_Reading passage:_
— Begin —
Courage to Listen to Our Spirited Body, Receiving Energies-In-Formation

More than two months went by from the 6th of May till the 24th of July 2024 without recording podcasts. Then, while I was preparing to leave for a walk with Gem (my dearest canine friend) I got prompted to take my Dictaphone, because ‘something’ was coming.

And Yes, in the woods I ‘just’ pushed the ‘record button’, let it flow and with hindsight I can say that it was the kick-start of a new phase in life, a lot of upheaval with people around, emotional tsunami’s, letting go of patterns, acting out, expressing, withdrawing myself, holding back frustration, coming out of hiding, playing, dancing, singing and so on, which resulted in the start of Okeko Radio to let it flow even more AND publish!

I’ve recorded so much in the past, but I hardly publish… and now I realize that this is also a reflection of the traditional way of life of people around me, in short, getting not giving. Seeing the inconvenient truth of my attempts to DO something about that by sharing, helping, supporting others, to proof myself and hoping for praise for my DOING, acknowledgement for my efforts and being seen in my struggles, I totally forgot about ME, and BE.
— End —
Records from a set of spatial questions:
— Begin —
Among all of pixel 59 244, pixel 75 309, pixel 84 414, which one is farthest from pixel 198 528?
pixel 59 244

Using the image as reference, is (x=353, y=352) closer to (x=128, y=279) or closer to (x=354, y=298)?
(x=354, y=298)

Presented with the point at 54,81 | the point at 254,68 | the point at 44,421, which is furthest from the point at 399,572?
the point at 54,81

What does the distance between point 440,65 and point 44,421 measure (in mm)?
— End —
_Jobs:_
1. In the reflection on recording podcasts, what is the name of the writer's canine friend?
2. Continue the reflection on recording podcasts, starting after its last sentence.
The data aren't needed for anything here.

_Answers to the exercises:_
1. Gem.

2.
The mover & shaker is part of ME. I don’t need to push it, withdraw and push it again if I allow the buzz in myself, buzz in my bee, all moments, with and/or without others. I didn’t foresee that this realization would bring me the unhealed stuff in my informed bio-energy sphere aka Cosmic Egg, put it on a plate before me, rubbed my nose in it, let the tears flow, made me roar like a lion and tremble in my bed until I said: “can’t have more of it!”….

Spirits Answered: “Don’t Need To... You Went In, Got Through And Passed”, which I got confirmed in a shamanic healing session without telling my story to the woman who gave me the session. The Spirit messing me about (or entity as the shaman called it) let me of the hook and the integration of the shamanic healing session took me another two months to allow settling, sinking, grounding, ‘just be in nature’, listening to birds, horses, dogs, trees, people, streams and hills, enabling me to sync, fine-tune, receiving energies-in-formation that brought me to a higher level of understanding me, the courage to be, then just be, then bee in the buzz of being on the wu-wei-way (doing without doing) and giving in to spirited prompts, forces, intelligence, flows of love and nudges to create, manifest, act, move, love, sing and dance, etc..

I believe it’s quite an entertaining intermezzo to hear the start of Okeko Radio in between listening to the various episodes of me expressing as a radio host, so here you go….

I’ll add a copy of the text in my journal, the day that I recorded the ‘to be or not be’ podcast. (24 July 2024)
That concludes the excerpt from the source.